YOUR GOAL: Would you quote the material below in full and unchanged?
# start of DATASET EXTRACT
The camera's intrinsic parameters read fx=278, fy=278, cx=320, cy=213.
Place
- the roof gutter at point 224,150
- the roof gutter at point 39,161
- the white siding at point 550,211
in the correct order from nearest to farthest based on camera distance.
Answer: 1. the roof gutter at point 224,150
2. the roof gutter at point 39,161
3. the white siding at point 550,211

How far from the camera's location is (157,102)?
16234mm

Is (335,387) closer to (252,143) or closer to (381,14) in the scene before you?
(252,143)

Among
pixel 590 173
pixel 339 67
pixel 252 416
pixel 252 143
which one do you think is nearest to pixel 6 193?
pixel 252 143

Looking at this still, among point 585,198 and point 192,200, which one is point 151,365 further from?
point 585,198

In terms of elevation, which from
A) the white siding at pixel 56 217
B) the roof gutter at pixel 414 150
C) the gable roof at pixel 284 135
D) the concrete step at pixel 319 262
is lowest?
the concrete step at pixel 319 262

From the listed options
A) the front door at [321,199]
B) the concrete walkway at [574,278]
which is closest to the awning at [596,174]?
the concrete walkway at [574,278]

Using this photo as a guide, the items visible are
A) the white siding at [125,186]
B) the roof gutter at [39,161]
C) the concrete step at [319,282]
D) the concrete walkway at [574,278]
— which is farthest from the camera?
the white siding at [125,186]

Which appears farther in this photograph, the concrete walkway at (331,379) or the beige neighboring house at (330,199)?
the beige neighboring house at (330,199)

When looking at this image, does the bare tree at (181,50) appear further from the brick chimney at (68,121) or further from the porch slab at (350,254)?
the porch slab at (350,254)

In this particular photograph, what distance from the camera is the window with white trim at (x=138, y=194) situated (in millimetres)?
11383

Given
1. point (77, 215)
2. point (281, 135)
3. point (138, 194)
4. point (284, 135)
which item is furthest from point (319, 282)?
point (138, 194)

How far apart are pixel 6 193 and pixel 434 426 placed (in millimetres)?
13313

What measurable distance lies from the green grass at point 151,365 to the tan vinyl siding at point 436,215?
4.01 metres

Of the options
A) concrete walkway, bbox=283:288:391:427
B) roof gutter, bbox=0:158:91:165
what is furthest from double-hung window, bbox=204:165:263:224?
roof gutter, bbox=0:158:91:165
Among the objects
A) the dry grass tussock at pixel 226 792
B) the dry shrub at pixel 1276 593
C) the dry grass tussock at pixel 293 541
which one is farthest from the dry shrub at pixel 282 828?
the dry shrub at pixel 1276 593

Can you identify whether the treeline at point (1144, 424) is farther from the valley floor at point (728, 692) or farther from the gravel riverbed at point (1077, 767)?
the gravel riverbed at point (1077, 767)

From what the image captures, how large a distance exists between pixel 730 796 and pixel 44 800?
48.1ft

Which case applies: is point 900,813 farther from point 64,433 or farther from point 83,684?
# end of DATASET EXTRACT
EXERCISE RESPONSE:
The camera's intrinsic parameters read fx=278, fy=278, cx=320, cy=213.
Place
- the roof gutter at point 224,150
- the roof gutter at point 39,161
- the white siding at point 550,211
in the correct order from nearest to farthest based on camera distance.
Answer: 1. the roof gutter at point 224,150
2. the roof gutter at point 39,161
3. the white siding at point 550,211

How far from the camera's location is (157,102)?
16234mm

Is (335,387) closer to (252,143) or closer to (381,14) in the scene before you?
(252,143)

Among
pixel 590 173
pixel 339 67
pixel 252 416
pixel 252 143
which one do you think is nearest to pixel 6 193?
pixel 252 143

Looking at this still, among point 585,198 and point 192,200, which one is point 151,365 further from?
point 585,198

In terms of elevation, which from
A) the white siding at pixel 56 217
B) the roof gutter at pixel 414 150
C) the gable roof at pixel 284 135
D) the concrete step at pixel 319 262
is lowest?
the concrete step at pixel 319 262

From the listed options
A) the front door at [321,199]
B) the concrete walkway at [574,278]
which is closest to the awning at [596,174]?
the concrete walkway at [574,278]

Using this photo as a guide, the items visible are
A) the white siding at [125,186]
B) the roof gutter at [39,161]
C) the concrete step at [319,282]
D) the concrete walkway at [574,278]
— which is farthest from the camera?
the white siding at [125,186]

Which appears farther in this photograph, the concrete walkway at (331,379) or the beige neighboring house at (330,199)?
the beige neighboring house at (330,199)

When looking at this image, does the bare tree at (181,50) appear further from the brick chimney at (68,121) or further from the porch slab at (350,254)?
the porch slab at (350,254)

In this particular photograph, what distance from the camera is the window with white trim at (x=138, y=194) situated (in millimetres)?
11383

Given
1. point (77, 215)
2. point (281, 135)
3. point (138, 194)
4. point (284, 135)
which item is furthest from point (319, 282)?
point (138, 194)

How far apart are pixel 6 193 and pixel 434 426 placed (in millimetres)?
13313

What measurable distance lies from the green grass at point 151,365 to the tan vinyl siding at point 436,215?
4.01 metres

Of the options
A) concrete walkway, bbox=283:288:391:427
B) roof gutter, bbox=0:158:91:165
what is furthest from double-hung window, bbox=204:165:263:224?
roof gutter, bbox=0:158:91:165
Among the objects
A) the dry grass tussock at pixel 226 792
B) the dry shrub at pixel 1276 593
C) the dry grass tussock at pixel 293 541
which one is farthest from the dry shrub at pixel 282 828?
the dry shrub at pixel 1276 593

Can you identify whether the treeline at point (1144, 424) is farther from the valley floor at point (728, 692) or farther from the gravel riverbed at point (1077, 767)?
the gravel riverbed at point (1077, 767)

From what the image captures, how large a distance exists between pixel 730 796 and pixel 44 800?
48.1ft

Which case applies: is point 900,813 farther from point 64,433 or farther from point 83,684?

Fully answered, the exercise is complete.